Task item ▸
An exact transcription of the records is required, minus any images.

Given records ▸

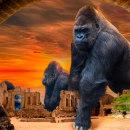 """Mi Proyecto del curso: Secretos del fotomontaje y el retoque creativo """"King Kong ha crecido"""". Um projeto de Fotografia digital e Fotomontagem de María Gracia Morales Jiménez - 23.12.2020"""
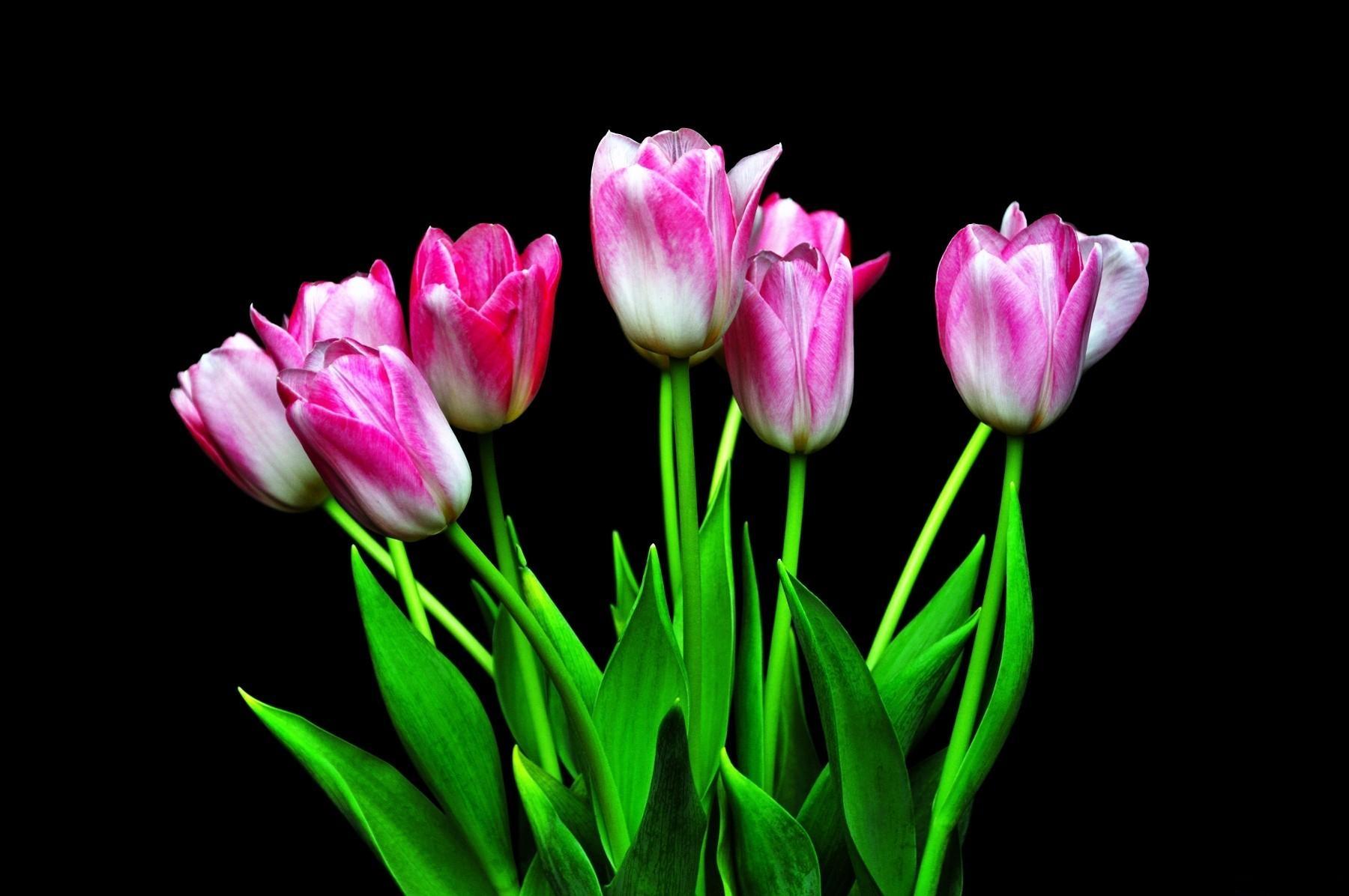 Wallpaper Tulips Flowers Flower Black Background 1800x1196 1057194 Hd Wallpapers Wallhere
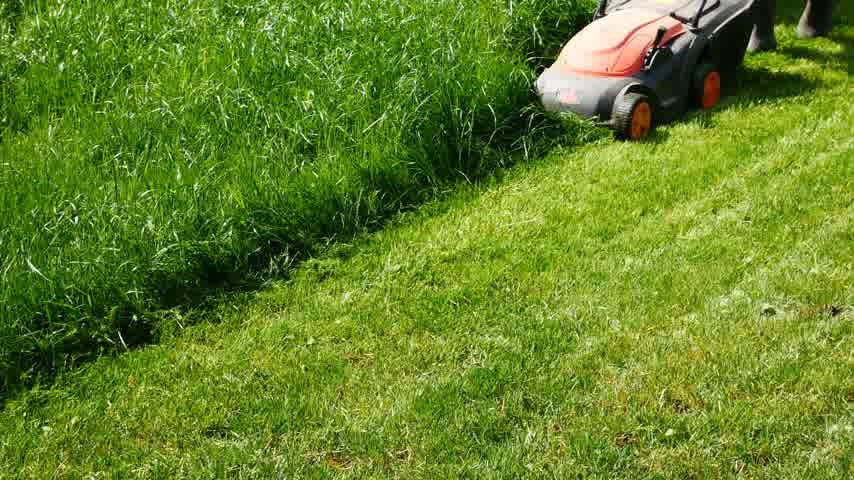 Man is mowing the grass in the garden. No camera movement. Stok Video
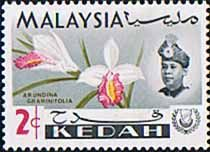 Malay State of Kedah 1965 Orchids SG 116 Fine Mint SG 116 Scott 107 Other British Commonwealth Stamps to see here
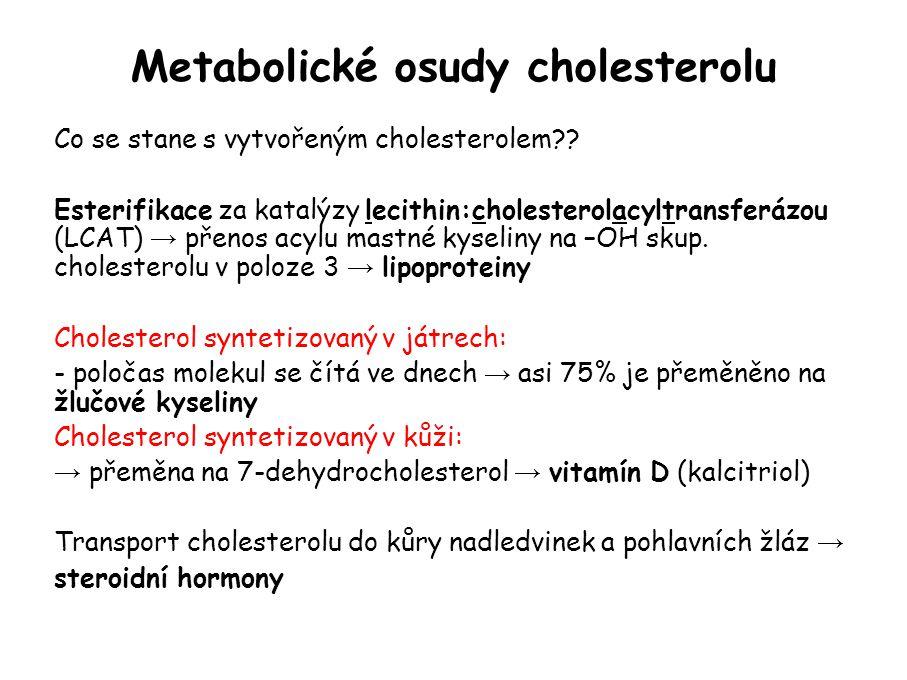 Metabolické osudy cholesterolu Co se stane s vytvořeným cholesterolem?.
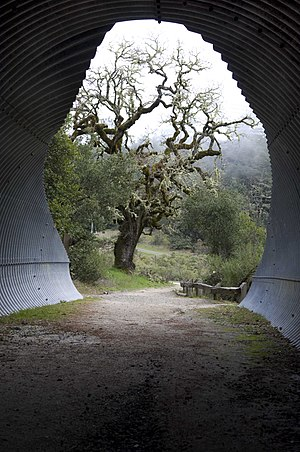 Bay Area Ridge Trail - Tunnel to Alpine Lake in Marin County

Solution to this problem ▸
 """Mi Proyecto del curso: Secretos del fotomontaje y el retoque creativo """"King Kong ha crecido"""". Um projeto de Fotografia digital e Fotomontagem de María Gracia Morales Jiménez - 23.12.2020"""
 Wallpaper Tulips Flowers Flower Black Background 1800x1196 1057194 Hd Wallpapers Wallhere
 Man is mowing the grass in the garden. No camera movement. Stok Video
 Malay State of Kedah 1965 Orchids SG 116 Fine Mint SG 116 Scott 107 Other British Commonwealth Stamps to see here
 Metabolické osudy cholesterolu Co se stane s vytvořeným cholesterolem?.
 Bay Area Ridge Trail - Tunnel to Alpine Lake in Marin County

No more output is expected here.